According to figures cited by Ms Kanokkittika, 14.75% of tourists to Phuket during the first two weeks of December were Thai, with the remaining 85.25% comprising foreigners.
“The average spending was B8,2110.80 per person per day, generating an estimated B40.39 billion per day. Hotel occupancy in beach areas is 84.78%,” she said.
Phuket Tourist Association Vice President Sarayut Mallum, who for decades has openly spoken against government policy that has worked to the detriment of Phuket and is now also President of the Phuket chapter of the Association of Thai Travel Agents (ATTA), agrees with Ms Kanokkittika.
“It is a normal gap in the high season, from Dec 1-15, as with every year. I think more tourists will arrive after Dec 20. Then tourists will come to Phuket,” he told The Phuket News.
“We know that Chinese, Russian and Indian tourists are already coming. Also, the arrivals statistics from Phuket International Airport have not decreased at all,” he said.
“Phuket is not as bad as some people are sharing (online) and talking about. Everyone is doing their job, including the TAT and other government departments. Please don’t believe what some people are saying on social networks. Beware of getting information only from social media.” Mr Sarayut added.
However, PEBA President Weerawit remained steadfast in his understanding of the dire economic situation facing members of his organisation.
“I am a businessman in Patong, and I want everyone to realise the truth about the massive impact here. Some of my members have been seriously affected,” Mr Weerawit said.
“I don’t think the government will help with this at all. They never help us. It is the worst high season in Patong in 10 years. We have no way to avoid being affected by this.
“Don’t lie to yourself. Accept the reality,” he said.
Yet Mr Weerawit also argued strongly against the claims online that Phuket had “priced itself out of the market”, making itself so expensive that the tourists now chose not to come here.
“I want to tell people who comment without understanding about the high prices of food and goods in Phuket. They are the normal prices as they used to be,” he said.
“Less tourists is the result of several reasons, which even includes the upcoming election. The election has not even happened yet, but it is important to people outside (the country),” he added.
Meanwhile, Adith Chairattananon, the ATTA Secretary General in Bangkok, and who campaigned heavily for the government to roll out tourism stimulus packages to offset the plunging number of Chinese tourists coming to Thailand in the aftermath of Phoenix tour boat disaster on July 5, maintained his call for tourism-dependent businesses in Phuket to diversify in order to alleviate their dependence on only one key type of tourist.

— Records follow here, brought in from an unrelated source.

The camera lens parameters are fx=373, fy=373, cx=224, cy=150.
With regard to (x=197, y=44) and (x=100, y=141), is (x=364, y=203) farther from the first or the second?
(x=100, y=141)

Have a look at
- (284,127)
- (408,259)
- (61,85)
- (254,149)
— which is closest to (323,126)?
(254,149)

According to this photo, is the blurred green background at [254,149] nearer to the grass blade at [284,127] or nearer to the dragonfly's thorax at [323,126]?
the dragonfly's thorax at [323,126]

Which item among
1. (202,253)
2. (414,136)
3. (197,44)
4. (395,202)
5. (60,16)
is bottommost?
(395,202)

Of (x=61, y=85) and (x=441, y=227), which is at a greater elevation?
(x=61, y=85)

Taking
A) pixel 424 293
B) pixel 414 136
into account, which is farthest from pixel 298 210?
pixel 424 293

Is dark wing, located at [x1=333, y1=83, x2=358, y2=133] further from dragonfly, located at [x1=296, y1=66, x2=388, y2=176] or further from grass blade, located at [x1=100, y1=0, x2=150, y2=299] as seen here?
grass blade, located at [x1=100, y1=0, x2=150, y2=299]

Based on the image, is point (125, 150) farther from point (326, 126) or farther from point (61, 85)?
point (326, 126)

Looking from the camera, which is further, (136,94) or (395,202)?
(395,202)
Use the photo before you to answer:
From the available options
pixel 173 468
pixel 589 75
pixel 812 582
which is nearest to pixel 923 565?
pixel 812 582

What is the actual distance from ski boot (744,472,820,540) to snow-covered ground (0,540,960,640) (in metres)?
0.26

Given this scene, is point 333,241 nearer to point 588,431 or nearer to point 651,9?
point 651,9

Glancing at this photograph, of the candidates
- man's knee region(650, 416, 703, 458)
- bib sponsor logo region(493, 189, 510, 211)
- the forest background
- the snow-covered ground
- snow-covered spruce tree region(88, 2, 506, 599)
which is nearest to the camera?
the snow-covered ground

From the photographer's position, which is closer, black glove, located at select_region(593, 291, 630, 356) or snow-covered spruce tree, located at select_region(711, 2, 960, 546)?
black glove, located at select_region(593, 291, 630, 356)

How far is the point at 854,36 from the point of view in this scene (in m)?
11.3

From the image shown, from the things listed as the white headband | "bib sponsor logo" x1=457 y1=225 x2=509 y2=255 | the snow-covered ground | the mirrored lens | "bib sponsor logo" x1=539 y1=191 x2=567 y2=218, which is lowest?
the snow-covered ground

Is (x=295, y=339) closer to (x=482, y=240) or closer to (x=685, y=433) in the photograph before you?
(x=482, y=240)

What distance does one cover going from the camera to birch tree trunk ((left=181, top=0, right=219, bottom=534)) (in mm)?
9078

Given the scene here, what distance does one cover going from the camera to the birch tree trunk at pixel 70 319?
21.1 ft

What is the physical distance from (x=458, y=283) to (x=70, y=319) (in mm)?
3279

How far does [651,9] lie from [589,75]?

“I agree with the description that there are less tourists in Phuket right now. My advice to business people in Phuket is that they have to adapt their businesses in relation with the current economic situation,” he said.
“It is a priority for Phuket province to preserve tourist’s safety and their lives, to charge only fair costs and to be friendly to tourists – all these are needed,” Mr Adith urged.
“Also, we have joined together with the Phuket Tourist Association to hold tourism road shows to promote tourism to Thailand,” he added.
Of note, the Phuket Tourist Association staged tourism road shows in France and Russia before and immediately after the Phoenix disaster on July 5; though the road shows were organised well before that fateful day.
Phuket has since seen surges in the number of arrivals from both those source markets.